- [What you need to do] Copy every item below word for word, and leave the pictures out of your copy.

>> Begin Material shown

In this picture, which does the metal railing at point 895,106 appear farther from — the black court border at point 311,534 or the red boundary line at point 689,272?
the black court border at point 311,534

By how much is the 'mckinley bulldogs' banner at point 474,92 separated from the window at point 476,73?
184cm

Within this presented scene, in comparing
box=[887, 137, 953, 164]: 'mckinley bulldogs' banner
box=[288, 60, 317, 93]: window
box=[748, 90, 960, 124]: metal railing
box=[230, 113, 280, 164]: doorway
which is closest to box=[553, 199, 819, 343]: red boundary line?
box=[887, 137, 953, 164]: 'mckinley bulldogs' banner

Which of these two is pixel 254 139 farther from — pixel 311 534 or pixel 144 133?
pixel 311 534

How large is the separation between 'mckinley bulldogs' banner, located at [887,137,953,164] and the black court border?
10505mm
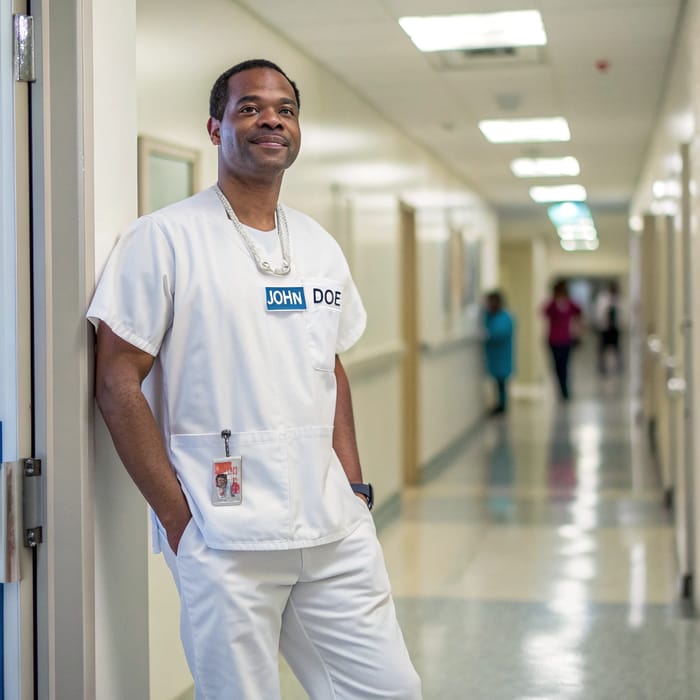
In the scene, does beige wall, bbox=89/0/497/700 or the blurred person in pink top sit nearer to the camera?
beige wall, bbox=89/0/497/700

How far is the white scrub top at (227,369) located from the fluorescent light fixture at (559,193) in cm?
1051

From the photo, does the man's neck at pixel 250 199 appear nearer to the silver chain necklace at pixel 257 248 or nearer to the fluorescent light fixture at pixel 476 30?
the silver chain necklace at pixel 257 248

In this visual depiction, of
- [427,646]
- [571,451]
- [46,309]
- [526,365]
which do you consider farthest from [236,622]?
[526,365]

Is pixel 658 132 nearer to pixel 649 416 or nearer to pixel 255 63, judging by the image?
pixel 649 416

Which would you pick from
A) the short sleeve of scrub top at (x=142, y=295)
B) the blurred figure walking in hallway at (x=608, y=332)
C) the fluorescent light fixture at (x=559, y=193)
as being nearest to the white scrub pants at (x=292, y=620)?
the short sleeve of scrub top at (x=142, y=295)

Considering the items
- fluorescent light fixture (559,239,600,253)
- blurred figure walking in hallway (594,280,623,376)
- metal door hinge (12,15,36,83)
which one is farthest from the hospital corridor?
fluorescent light fixture (559,239,600,253)

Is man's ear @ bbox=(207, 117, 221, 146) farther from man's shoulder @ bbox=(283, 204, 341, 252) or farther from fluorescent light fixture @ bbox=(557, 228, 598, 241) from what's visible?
fluorescent light fixture @ bbox=(557, 228, 598, 241)

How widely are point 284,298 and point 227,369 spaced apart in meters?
0.18

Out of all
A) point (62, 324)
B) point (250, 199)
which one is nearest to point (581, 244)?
point (250, 199)

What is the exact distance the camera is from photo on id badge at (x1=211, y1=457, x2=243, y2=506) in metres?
2.02

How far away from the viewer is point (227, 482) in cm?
203

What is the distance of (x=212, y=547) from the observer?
2.00 metres

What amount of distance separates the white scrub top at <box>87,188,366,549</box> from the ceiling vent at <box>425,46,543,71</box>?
3.80 meters

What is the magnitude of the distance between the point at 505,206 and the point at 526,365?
4.27 metres
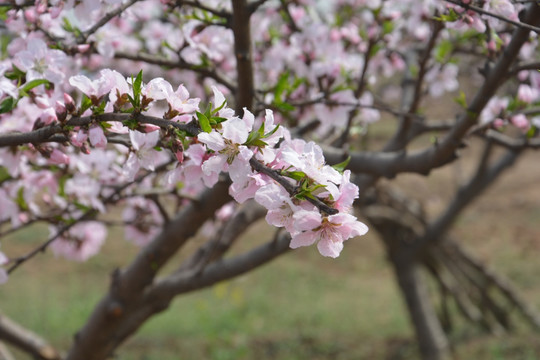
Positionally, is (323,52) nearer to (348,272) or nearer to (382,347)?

>> End Material shown

- [Answer for this exercise]
In this picture, which does the metal railing at point 895,106 appear farther from — the black court border at point 311,534 or the red boundary line at point 689,272?
the black court border at point 311,534

By how much is the 'mckinley bulldogs' banner at point 474,92 separated from the window at point 476,73?
184cm

Within this presented scene, in comparing
box=[887, 137, 953, 164]: 'mckinley bulldogs' banner
box=[288, 60, 317, 93]: window
box=[748, 90, 960, 124]: metal railing
box=[230, 113, 280, 164]: doorway
which is closest to box=[553, 199, 819, 343]: red boundary line?
box=[887, 137, 953, 164]: 'mckinley bulldogs' banner

Which of these two is pixel 254 139 farther from — pixel 311 534 or pixel 144 133?
pixel 311 534

How large is the separation between 'mckinley bulldogs' banner, located at [887,137,953,164] and the black court border?
10505mm
In the scene, does beige wall, bbox=89/0/497/700 or the blurred person in pink top sit nearer to the camera?
beige wall, bbox=89/0/497/700

How far is the white scrub top at (227,369) located from the fluorescent light fixture at (559,193) in cm?
1051

From the photo, does the man's neck at pixel 250 199 appear nearer to the silver chain necklace at pixel 257 248 or nearer to the fluorescent light fixture at pixel 476 30?
the silver chain necklace at pixel 257 248

In this visual depiction, of
- [427,646]
- [571,451]
- [46,309]
- [526,365]
which do you consider farthest from [236,622]?
[526,365]

Is pixel 658 132 nearer to pixel 649 416 or nearer to pixel 255 63, judging by the image?
pixel 649 416

Which would you pick from
A) the short sleeve of scrub top at (x=142, y=295)
B) the blurred figure walking in hallway at (x=608, y=332)
C) the fluorescent light fixture at (x=559, y=193)
as being nearest to the white scrub pants at (x=292, y=620)?
the short sleeve of scrub top at (x=142, y=295)

Considering the items
- fluorescent light fixture (559,239,600,253)
- blurred figure walking in hallway (594,280,623,376)
- metal door hinge (12,15,36,83)
which one is farthest from the hospital corridor?
fluorescent light fixture (559,239,600,253)

Is man's ear @ bbox=(207, 117, 221, 146) farther from man's shoulder @ bbox=(283, 204, 341, 252) or farther from fluorescent light fixture @ bbox=(557, 228, 598, 241) from what's visible?
fluorescent light fixture @ bbox=(557, 228, 598, 241)

How widely are point 284,298 and point 227,369 spaced apart in meters?
0.18

Out of all
A) point (62, 324)
B) point (250, 199)
which one is nearest to point (581, 244)?
point (250, 199)

What is the exact distance the camera is from photo on id badge at (x1=211, y1=457, x2=243, y2=506) in metres?
2.02

How far away from the viewer is point (227, 482) in cm?
203

What is the distance of (x=212, y=547) from the observer?
2.00 metres

What amount of distance separates the white scrub top at <box>87,188,366,549</box> from the ceiling vent at <box>425,46,543,71</box>?
3.80 meters

What is the magnitude of the distance between the point at 505,206 and the point at 526,365?
4.27 metres
Positionally, is (323,52) nearer to (348,272) or nearer to (382,347)?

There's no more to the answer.